Feature Friday: Mushroom Farming 101

One of the most common questions I encounter on a daily basis, besides how do you clean mushrooms, is “how do mushroom grow?”

There really is no simple way to answer this. The growing mushrooms contains a lot of steps, and a mushroom farmer must go through a very lengthy process before those white button mushroom you love and enjoy are shipped to your local market.

Let’s take a look a look at how mushrooms grow….

Contrary to popular belief mushrooms are not grown in manure. Mushrooms are in fact grown in a pasteurized substrate, which is made up of several different organic materials such as wheat, straw, hay, stable bedding, poultry litter, gypsum, corncobs, and high protein supplements such as soybean meal and feather meal. Each item does its job to create carbon & nitrogen, as well as manage the pH levels of the substrate. These items mixed together create a nutritionally balanced growth medium for mushrooms.

Pasteurization of the substrate is next. This is the most important step in making the substrate as it eliminates any pests or micro-organisms that may be in the mixture. During pasteurization the substrate reaches a temperature of 160F/71C, all bacteria is killed. The substrate is now ready for the spawn (fungal seed) to be added.

Mushrooms are “planted” using fungal mycelia instead of seeds. This “seed” or spawn is created in sterile, biosecure laboratories. Spawn making starts with a mixture of sterilized grain such as wheat, rye, or millet. Particles of mycelia are added to the sterilized grain and then incubated to promote the growth of spawn. Mushroom farmers then purchase this spawn mixture from the specialized commercial laboratories.

Mushroom spawn is then mixed thoroughly with the pasteurized substrate back at the farm. Temperature and humidity is then managed to promote the mycelial growth within the substrate. The mycelia (a mushrooms equivalent to a root) grows in all directions throughout the substrate from the spawn grain. After this spawning takes place the substrate and spawn mixture is transferred to several hundred beds or trays. A layer of casing is then spread over the mushroom bed. This casing is usually about 2 inches thick, and is made up of mostly peat moss. This casing layer acts as a water reservoir and provides a place where the mushroom mycelia form thick white rhizomorphs, which is what happens when mycelia grow together (it looks like white string). Because mushrooms need moisture, water is applied right after the casing. The beds are then watered periodically to the maximum holding capacity of the casing layer. In a few weeks the mushrooms will be ready for their first harvest.

Mushroom growers can often get more than one harvest from their single crop. Some can do two or three harvests with a 7 to 10 day break in between each harvest. The mushroom yield will decrease with each harvest of that single crop. Agaricus mushrooms are harvested for 16 to 35 days. During this harvest time bed temperatures, humidity and air ventilation are all controlled and monitored to ensure a healthy crop.

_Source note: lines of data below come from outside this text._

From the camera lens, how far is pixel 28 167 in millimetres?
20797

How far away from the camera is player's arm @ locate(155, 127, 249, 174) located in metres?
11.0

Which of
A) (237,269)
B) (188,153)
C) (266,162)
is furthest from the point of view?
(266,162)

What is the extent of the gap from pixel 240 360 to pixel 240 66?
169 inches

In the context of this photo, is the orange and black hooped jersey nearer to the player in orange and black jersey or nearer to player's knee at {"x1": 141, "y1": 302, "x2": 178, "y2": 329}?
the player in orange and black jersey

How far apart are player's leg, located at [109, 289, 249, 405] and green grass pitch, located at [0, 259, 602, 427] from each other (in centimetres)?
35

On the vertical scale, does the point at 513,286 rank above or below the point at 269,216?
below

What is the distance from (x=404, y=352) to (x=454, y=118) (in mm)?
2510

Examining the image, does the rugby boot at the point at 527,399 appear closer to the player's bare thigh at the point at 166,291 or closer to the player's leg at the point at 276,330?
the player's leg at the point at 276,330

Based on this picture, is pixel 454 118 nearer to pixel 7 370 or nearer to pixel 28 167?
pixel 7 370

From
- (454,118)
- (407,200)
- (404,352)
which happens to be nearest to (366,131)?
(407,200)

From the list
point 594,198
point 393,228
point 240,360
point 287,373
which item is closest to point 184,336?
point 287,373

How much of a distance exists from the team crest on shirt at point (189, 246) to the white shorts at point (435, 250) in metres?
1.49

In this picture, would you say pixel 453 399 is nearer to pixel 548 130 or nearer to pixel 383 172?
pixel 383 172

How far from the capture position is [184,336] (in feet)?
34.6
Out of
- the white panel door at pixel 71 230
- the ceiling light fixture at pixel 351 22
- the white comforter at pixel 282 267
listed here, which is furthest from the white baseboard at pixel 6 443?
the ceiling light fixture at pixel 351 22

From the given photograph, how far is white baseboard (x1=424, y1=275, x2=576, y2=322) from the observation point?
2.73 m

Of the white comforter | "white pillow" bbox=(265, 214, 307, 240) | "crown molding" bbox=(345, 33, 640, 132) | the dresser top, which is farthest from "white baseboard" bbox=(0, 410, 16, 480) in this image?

All mushrooms are hand harvested, which is very labour intensive work, believe me. After picking the mushroom from the bed the harvester then cuts off the base of the mushroom or the stump. The mushrooms are then immediately put into cold storage, this stops any mushroom deterioration or browning. This is also why you should keep your mushrooms in the fridge when you take them home. The mushrooms are then sent to packaging where they are either washed, sliced or cello wrapped in trays. Each package is weighed and then sent under a metal detector to make sure that no foreign objects were dropped into the container. They are now ready to be shipped.

The mushrooms that you see in your local grocery store were most likely picked 12-24 hours ago, so when you get them, you are getting the freshest mushrooms possible.

So there it is, the answer to every ones burning question, how mushrooms really grow. I hope this helps out all the people who have ever wondered.